Richard I got the same book from Amazon last week and I'm reading it too. I have also made contact with the Doctor that runs the Kitchen Culture website. She has sent me some more info as well as given my email to her associate who specializes in bananas. I must have downloaded a gazillion pages of info on TC already. Now if i could just find the time to read all of it. Burned through a fresh ink cartridge already.

Richard 06-09-2008 11:34 PM

Re: Tissue Culture
 
Quote:

Originally Posted by Chironex (Post 40008)
Richard I got the same book from Amazon last week and I'm reading it too. I have also made contact with the Doctor that runs the Kitchen Culture website. She has sent me some more info as well as given my email to her associate who specializes in bananas. I must have downloaded a gazillion pages of info on TC already. Now if i could just find the time to read all of it. Burned through a fresh ink cartridge already.

:) I would take all those pages you printed from the internet and throw them into the paper recycling. :) No really, some of them probably are worthwhile, but for any research in just about any subject: first read a thorough, well-rated book like the one we have. 2nd, if the book does not contain what is referred to as "survey of the literature", then find one and read further on topics as needed.

Also I would caution that reading the "how to" of Tiissue Culture is a bit like reading how to be a master cabinet maker. I expect it is going to take me a lot of patience and practice, including going through the amateur, apprentice, and journeyman phases.

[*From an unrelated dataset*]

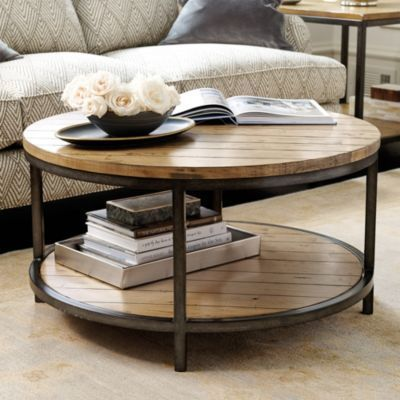 "Durham Round Coffee Table - 18 1/4""H x 33 3/4"" diameter - $400 @ Ballard Designs - opening on bottom shelf (for a basket) should be 23""?"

sandy0225 06-10-2008 06:07 AM

Re: Tissue Culture
 
Yes, I've been on the home tissueculture webgroup for quite some time now >2 years, and I've learned a lot just from what others are posting. It seems the biggest issue is getting the right chemical blend for propagation of particular plants, they do recommend certain chemicals for bananas, but getting them "dialed in" can be a challenge. Also the biggest problem is contamination. Everything has to be sterile and kept that way. Even the smallest particle of dust contains thousands of different contaminants from bacteria to fungus.
I haven't actually tried tc yet because of lack of time issues, maybe this winter. I said that last year too, though.
I did get a cloning machine though, that sounded very do-able to me. I'm supposed to get it today.